From across the oceans and from space overhead came the clanking sounds of history on the move. To the U.S., it was a week of challenge unmatched since the days of the Korean war. More important. it was a week when the U.S. knew the challenges for what they were and began to frame the proper responses.

The challenge of Nikita Khrushchev's Sputnik III, a cone-shaped monster weighing almost 1 1/2 tons and launched by a rocket obviously bigger than any in the U.S. arsenal, brought no sense of panic or dismay. Instead, it was accepted as another stern warning that the U.S. must push hard on its own missile program, turn at least one deaf ear to propaganda talk of easy disarmament.

The challenge of the uprising in little Lebanon, the first Middle East nation that accepted the Eisenhower Doctrine without reservation, brought firm but soft-spoken promises of U.S. support. The U.S. airlifted tear gas, guns and ammunition so that the Lebanese government could control insurrection, speeded up a shipment of tanks, sent 18 C124 transports from Donaldson Air Force Base in South Carolina to West Germany to be within easy range of Lebanon. It also sent two Sixth Fleet amphibious units eastward in the Mediterranean with 3,600 Marines, ready if needed to back up U.S. Ambassador Robert McClintock's word that "We are determined to help this government maintain internal security."

The challenge of France, old U.S. ally and nation at the heart of the NATO pact, found the U.S. standing on the sidelines, confident that France could respond to her own challenge and capture the kind of internal strength and stability indispensable to her key position among Western nations (see FOREIGN NEWS).

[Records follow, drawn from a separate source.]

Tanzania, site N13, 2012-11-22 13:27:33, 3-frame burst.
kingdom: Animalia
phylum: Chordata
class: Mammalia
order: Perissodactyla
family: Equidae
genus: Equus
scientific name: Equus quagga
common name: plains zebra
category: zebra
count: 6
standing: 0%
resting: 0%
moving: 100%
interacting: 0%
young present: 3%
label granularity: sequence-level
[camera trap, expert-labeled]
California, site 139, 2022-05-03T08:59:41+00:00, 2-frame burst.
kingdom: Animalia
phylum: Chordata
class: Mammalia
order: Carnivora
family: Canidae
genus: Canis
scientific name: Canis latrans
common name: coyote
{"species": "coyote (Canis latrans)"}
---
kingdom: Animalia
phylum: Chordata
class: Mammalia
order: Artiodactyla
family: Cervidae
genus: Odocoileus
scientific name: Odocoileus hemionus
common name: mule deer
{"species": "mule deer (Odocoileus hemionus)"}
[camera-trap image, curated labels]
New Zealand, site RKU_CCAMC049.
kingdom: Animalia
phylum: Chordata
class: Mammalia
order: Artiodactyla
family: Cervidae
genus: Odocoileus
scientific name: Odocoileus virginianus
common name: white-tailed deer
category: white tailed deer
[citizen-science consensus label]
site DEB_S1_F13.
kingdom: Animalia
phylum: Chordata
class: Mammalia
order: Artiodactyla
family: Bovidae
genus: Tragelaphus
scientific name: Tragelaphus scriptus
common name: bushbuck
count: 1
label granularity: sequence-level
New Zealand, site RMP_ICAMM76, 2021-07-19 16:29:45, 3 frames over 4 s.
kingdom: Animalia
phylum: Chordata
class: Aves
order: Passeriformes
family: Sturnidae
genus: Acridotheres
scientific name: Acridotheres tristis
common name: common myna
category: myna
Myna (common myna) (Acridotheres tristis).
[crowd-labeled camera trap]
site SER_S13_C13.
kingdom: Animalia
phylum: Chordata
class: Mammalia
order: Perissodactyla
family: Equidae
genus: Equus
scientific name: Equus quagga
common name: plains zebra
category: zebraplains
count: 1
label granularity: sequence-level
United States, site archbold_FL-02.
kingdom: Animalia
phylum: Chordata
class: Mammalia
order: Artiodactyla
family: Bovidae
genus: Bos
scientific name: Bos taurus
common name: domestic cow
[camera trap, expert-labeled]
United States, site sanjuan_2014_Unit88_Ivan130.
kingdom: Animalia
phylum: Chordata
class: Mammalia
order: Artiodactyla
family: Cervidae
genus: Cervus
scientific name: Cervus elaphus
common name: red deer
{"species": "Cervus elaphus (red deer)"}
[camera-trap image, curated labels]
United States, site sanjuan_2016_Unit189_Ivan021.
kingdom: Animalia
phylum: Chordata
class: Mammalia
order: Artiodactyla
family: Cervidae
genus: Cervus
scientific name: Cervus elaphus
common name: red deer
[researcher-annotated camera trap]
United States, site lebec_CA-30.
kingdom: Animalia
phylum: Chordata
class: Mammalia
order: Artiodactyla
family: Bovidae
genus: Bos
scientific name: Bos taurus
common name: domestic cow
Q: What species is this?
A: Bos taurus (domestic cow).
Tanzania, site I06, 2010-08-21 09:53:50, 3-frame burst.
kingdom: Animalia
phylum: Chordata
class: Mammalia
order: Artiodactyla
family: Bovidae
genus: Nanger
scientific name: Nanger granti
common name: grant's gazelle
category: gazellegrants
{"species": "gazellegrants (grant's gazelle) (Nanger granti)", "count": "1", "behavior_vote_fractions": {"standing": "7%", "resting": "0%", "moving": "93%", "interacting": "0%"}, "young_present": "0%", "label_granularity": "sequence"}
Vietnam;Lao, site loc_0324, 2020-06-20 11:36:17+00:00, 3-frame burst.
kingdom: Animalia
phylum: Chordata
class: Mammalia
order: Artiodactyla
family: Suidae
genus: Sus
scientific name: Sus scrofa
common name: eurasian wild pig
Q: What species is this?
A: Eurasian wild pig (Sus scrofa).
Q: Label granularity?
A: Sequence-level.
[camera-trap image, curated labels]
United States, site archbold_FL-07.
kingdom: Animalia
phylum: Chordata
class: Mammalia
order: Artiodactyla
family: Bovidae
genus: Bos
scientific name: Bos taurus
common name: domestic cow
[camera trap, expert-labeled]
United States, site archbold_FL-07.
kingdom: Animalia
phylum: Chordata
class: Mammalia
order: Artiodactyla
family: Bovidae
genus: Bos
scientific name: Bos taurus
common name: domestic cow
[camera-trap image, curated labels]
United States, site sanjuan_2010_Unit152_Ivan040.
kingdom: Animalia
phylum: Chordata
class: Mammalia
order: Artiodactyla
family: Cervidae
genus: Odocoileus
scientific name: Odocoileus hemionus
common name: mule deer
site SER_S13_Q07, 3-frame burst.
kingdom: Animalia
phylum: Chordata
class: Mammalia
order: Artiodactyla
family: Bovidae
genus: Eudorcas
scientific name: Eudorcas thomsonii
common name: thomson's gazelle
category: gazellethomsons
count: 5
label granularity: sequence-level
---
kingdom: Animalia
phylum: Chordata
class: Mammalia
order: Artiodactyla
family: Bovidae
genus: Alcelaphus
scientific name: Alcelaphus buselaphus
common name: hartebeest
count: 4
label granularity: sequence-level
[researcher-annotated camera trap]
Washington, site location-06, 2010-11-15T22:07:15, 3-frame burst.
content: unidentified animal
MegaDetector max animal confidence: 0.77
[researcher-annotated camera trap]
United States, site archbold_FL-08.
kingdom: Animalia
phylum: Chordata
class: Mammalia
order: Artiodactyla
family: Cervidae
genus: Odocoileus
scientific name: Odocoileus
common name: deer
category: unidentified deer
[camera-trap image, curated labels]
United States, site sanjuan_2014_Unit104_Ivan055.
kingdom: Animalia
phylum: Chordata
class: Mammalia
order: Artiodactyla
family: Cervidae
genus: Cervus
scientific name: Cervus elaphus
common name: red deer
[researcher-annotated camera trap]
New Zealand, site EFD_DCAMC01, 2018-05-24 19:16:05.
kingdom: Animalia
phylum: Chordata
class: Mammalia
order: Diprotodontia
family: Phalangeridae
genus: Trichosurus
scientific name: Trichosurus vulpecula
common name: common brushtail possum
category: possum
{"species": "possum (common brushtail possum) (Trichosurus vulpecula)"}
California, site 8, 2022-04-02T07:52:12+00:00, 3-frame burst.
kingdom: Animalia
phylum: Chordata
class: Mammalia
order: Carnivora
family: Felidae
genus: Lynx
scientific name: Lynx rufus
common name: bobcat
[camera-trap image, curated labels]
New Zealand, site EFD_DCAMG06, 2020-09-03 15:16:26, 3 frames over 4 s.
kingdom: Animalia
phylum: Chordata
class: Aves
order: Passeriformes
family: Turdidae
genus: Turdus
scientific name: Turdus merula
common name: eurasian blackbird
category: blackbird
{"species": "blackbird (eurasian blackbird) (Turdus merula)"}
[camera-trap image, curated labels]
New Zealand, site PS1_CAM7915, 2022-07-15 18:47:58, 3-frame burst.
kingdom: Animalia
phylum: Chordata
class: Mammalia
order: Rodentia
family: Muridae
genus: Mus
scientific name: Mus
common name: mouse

But the challenge of South America, for what it told about the national frame of mind and will to deal with problems once defined, was the most heartening. Back from the humiliation at the hands of Communist-led mobs in Venezuela came Vice President Richard Nixon. His first concern was not with redressing his personal grievances but with setting right the things that he had found wrong with U.S. policy in Latin America; it was challenge and response. On this course his perennial enemies the Democrats agreed, even though they swung on Nixon as a political target as a result of the trip (see The Vice-Presidency).

"What are we to do about it?" asked the New York Times, as it surveyed the world around it. "We and the things we stand for will survive when we live up to the ideals we profess . . . The U.S. reaction must be positive, helpful and conservative."

And the beginnings of U.S. reaction in the week of challenge were just that.